[Begin]
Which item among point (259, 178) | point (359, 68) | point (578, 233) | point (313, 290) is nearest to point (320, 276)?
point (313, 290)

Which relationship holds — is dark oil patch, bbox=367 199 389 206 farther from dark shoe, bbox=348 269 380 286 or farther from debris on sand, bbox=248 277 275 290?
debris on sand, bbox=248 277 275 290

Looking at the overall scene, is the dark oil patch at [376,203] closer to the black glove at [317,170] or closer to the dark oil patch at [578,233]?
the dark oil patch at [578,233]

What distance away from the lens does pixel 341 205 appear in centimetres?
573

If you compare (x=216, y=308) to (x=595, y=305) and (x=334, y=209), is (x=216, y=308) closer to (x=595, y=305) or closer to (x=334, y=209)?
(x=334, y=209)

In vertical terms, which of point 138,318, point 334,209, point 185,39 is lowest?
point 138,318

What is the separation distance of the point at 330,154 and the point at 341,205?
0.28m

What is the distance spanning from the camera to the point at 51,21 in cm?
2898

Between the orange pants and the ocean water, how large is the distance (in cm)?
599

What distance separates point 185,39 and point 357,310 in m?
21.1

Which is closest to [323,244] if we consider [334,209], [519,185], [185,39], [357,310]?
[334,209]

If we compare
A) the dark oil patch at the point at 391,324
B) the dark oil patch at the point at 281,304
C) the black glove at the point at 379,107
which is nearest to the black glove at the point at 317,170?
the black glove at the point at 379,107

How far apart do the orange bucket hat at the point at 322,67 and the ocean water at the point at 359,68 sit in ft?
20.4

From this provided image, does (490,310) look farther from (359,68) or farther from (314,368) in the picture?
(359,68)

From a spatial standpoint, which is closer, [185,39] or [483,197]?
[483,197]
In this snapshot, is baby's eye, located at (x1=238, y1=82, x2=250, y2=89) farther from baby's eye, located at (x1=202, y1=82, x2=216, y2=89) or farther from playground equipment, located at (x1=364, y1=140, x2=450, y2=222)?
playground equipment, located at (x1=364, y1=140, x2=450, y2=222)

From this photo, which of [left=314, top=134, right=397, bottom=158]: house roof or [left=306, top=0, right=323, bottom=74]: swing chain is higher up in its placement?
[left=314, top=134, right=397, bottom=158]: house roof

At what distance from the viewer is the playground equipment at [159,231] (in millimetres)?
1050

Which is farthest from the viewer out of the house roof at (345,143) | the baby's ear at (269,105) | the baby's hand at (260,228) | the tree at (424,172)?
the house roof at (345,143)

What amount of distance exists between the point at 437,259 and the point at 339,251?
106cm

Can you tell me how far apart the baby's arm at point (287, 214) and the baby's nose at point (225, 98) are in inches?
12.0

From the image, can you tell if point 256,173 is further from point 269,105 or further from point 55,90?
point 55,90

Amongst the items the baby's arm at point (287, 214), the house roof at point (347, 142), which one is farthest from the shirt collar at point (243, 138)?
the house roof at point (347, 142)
[End]
TASK INSTRUCTIONS
Render the entire listing above as a JSON array of strings, with one string per line and blank lines omitted.

SOLUTION FOR THIS TASK
[
  "Which item among point (259, 178) | point (359, 68) | point (578, 233) | point (313, 290) is nearest to point (320, 276)?",
  "point (313, 290)",
  "Which relationship holds — is dark oil patch, bbox=367 199 389 206 farther from dark shoe, bbox=348 269 380 286 or farther from debris on sand, bbox=248 277 275 290?",
  "debris on sand, bbox=248 277 275 290",
  "Looking at the overall scene, is the dark oil patch at [376,203] closer to the black glove at [317,170] or closer to the dark oil patch at [578,233]?",
  "the dark oil patch at [578,233]",
  "What distance away from the lens does pixel 341 205 appear in centimetres?",
  "573",
  "If you compare (x=216, y=308) to (x=595, y=305) and (x=334, y=209), is (x=216, y=308) closer to (x=595, y=305) or closer to (x=334, y=209)?",
  "(x=334, y=209)",
  "In vertical terms, which of point 138,318, point 334,209, point 185,39 is lowest?",
  "point 138,318",
  "What is the separation distance of the point at 330,154 and the point at 341,205?",
  "0.28m",
  "What is the distance spanning from the camera to the point at 51,21 in cm?",
  "2898",
  "Between the orange pants and the ocean water, how large is the distance (in cm)?",
  "599",
  "What distance separates point 185,39 and point 357,310 in m?",
  "21.1",
  "Which is closest to [323,244] if we consider [334,209], [519,185], [185,39], [357,310]?",
  "[334,209]",
  "If we compare",
  "A) the dark oil patch at the point at 391,324",
  "B) the dark oil patch at the point at 281,304",
  "C) the black glove at the point at 379,107",
  "which is nearest to the black glove at the point at 317,170?",
  "the black glove at the point at 379,107",
  "How far apart do the orange bucket hat at the point at 322,67 and the ocean water at the point at 359,68 sit in ft?",
  "20.4",
  "From this provided image, does (490,310) look farther from (359,68) or farther from (314,368) in the picture?",
  "(359,68)",
  "From a spatial standpoint, which is closer, [185,39] or [483,197]?",
  "[483,197]",
  "In this snapshot, is baby's eye, located at (x1=238, y1=82, x2=250, y2=89) farther from baby's eye, located at (x1=202, y1=82, x2=216, y2=89) or farther from playground equipment, located at (x1=364, y1=140, x2=450, y2=222)?",
  "playground equipment, located at (x1=364, y1=140, x2=450, y2=222)",
  "From this photo, which of [left=314, top=134, right=397, bottom=158]: house roof or [left=306, top=0, right=323, bottom=74]: swing chain is higher up in its placement?",
  "[left=314, top=134, right=397, bottom=158]: house roof",
  "At what distance from the viewer is the playground equipment at [159,231] (in millimetres)?",
  "1050",
  "Which is farthest from the viewer out of the house roof at (345,143) | the baby's ear at (269,105) | the baby's hand at (260,228) | the tree at (424,172)?",
  "the house roof at (345,143)",
  "What amount of distance exists between the point at 437,259 and the point at 339,251?",
  "106cm",
  "Can you tell me how far apart the baby's arm at point (287, 214) and the baby's nose at point (225, 98) are in inches?",
  "12.0",
  "From the image, can you tell if point 256,173 is further from point 269,105 or further from point 55,90?",
  "point 55,90",
  "Amongst the items the baby's arm at point (287, 214), the house roof at point (347, 142), which one is farthest from the shirt collar at point (243, 138)?",
  "the house roof at point (347, 142)"
]